On selling.
It’s been a while since I’ve posted because of medical problems, but here I am again.
As I wrote over and over again in the Knowledgebase, I feel that selling when appropriate, instead of holding on and hoping for a turnaround, or trying to wait “until it gets back to my purchase price”, is one of the most important things that you can do in investing. Even if the stock does eventually come back three, four, or five years later, because of the opportunity cost.
And I almost never, ever, EVER, sell out because a stock has gone up, although I might trim a little, especially if the position has gotten too large.

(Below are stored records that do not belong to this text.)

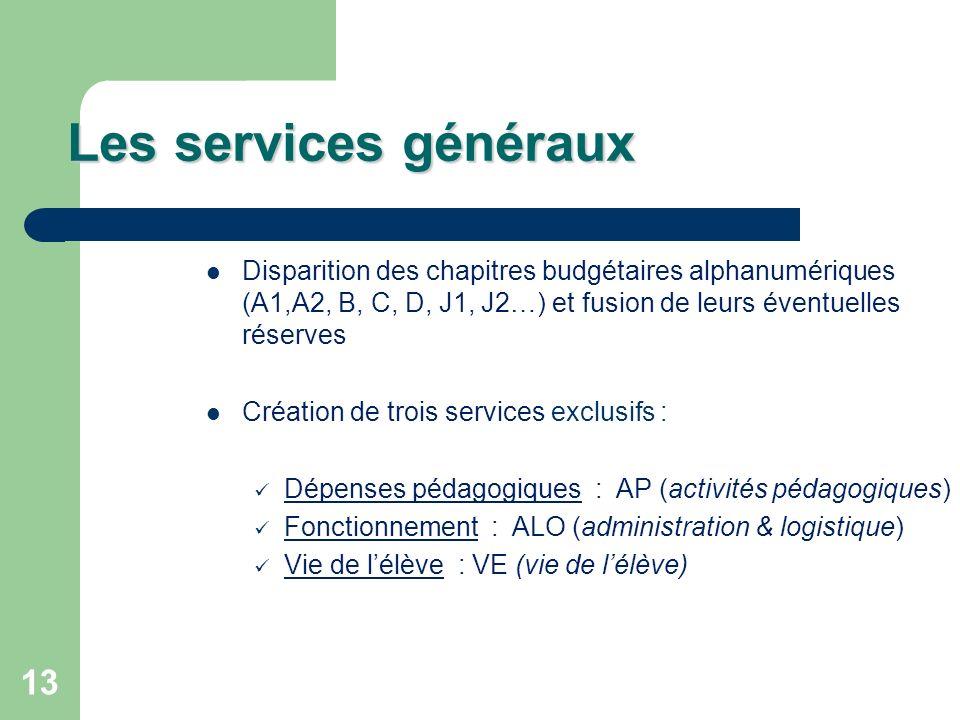 Les services générauxDisparition des chapitres budgétaires alphanumériques (A1,A2, B, C, D, J1, J2…) et fusion de leurs éventuelles réserves.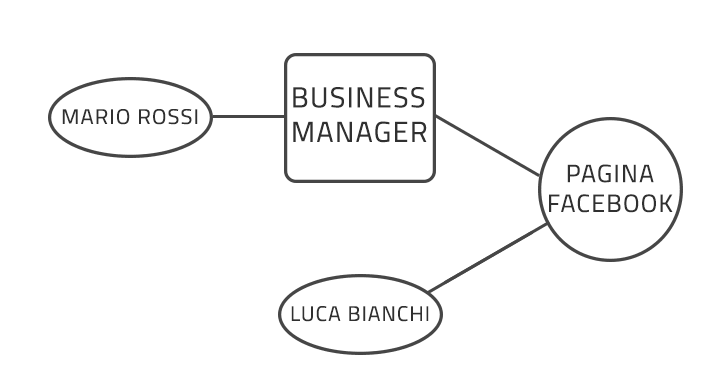 Business Manager Struttura Logica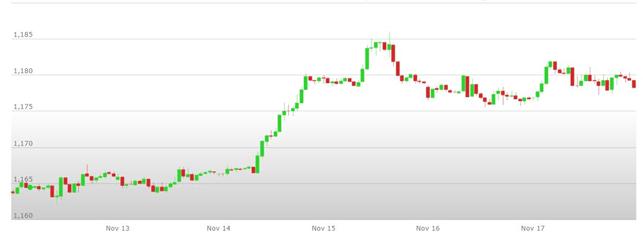 Previsioni Euro Dollaro – Analisi tecnica EUR USD 20-24 Novembre 2017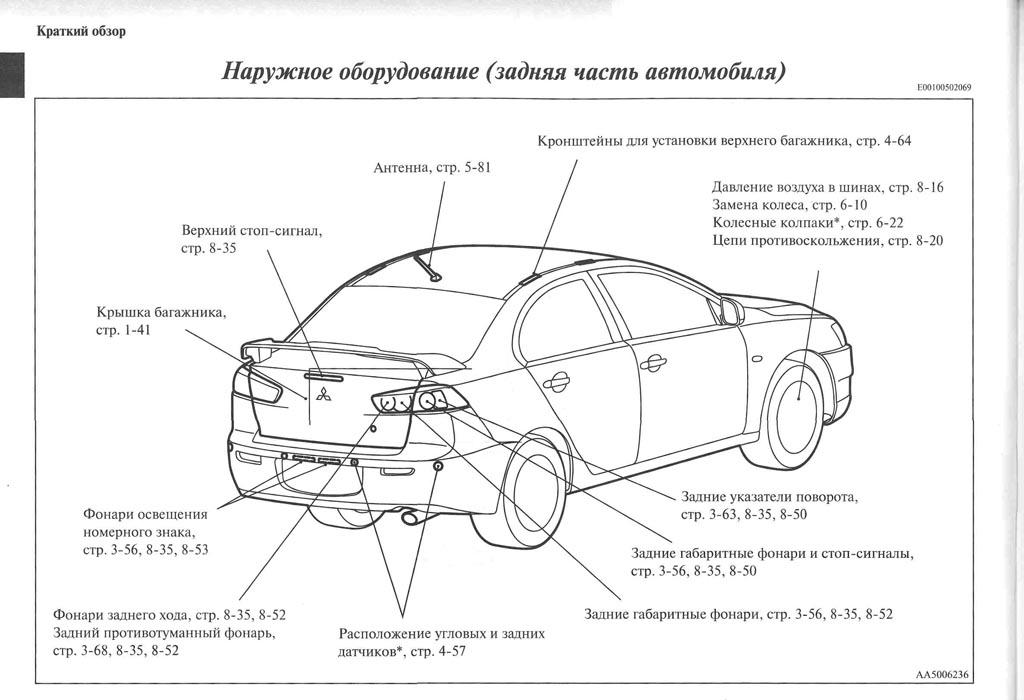 http://lancerx.ru/images/Rukovodstvo_MLX/01-12.jpg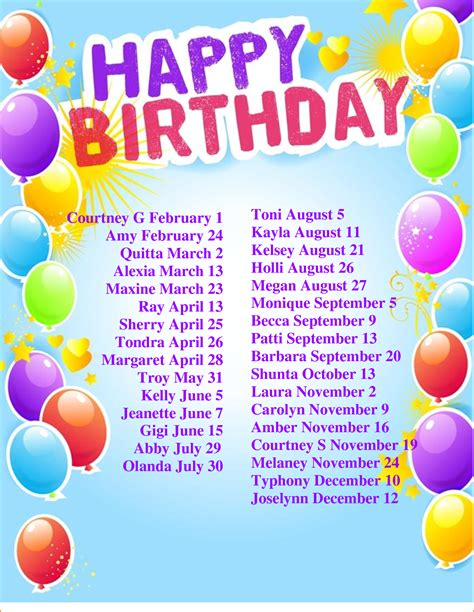 birthday list template teknoswitch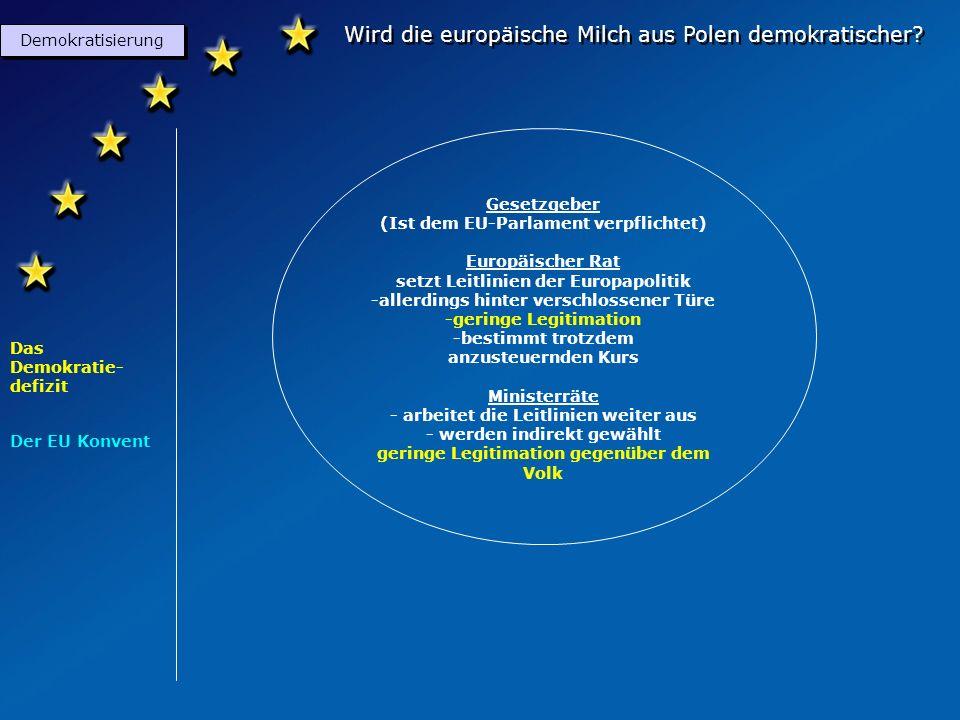 Wird die europäische Milch aus Polen demokratischer? Demokratisierung Das Demokratie- defizit Der EU Konvent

I was reminded of this after Bert Hochfeld mentioned Fastly (not a recommendation, just a mention) in a recent article. It reminded me of exiting Fastly a number of years ago. It and Cloudflare had similar products at the time, and after a quarter in which Cloudflare reported seven or eight hundred new customers, and Fastly reported ten new customers in the quarter, I exited. A lot of others did too, but we were literally attacked by a couple of board members who insisted that Fastly had by far the better technology and would win out in the end, and who were loading up on Fastly shares. I don’t remember the exact price I exited at but Fastly had reached a high in 2020 of about $127 and is now at a price of less than $9. (Numbers of new customers above are from my memory and are not exact, I didn’t look them up.
A more recent example was Aehr. I got out at about $38 because revenue growth was crashing and the CEO seemed to be pleading with customers to submit orders. Others saw it differently and decided to stay in and ride it out. The high had been about $53 or 54 but I didn’t care. I couldn’t sell any higher than where the price was when I sold. Aehr is now at about $11, and those highs were just back a little over half a year ago.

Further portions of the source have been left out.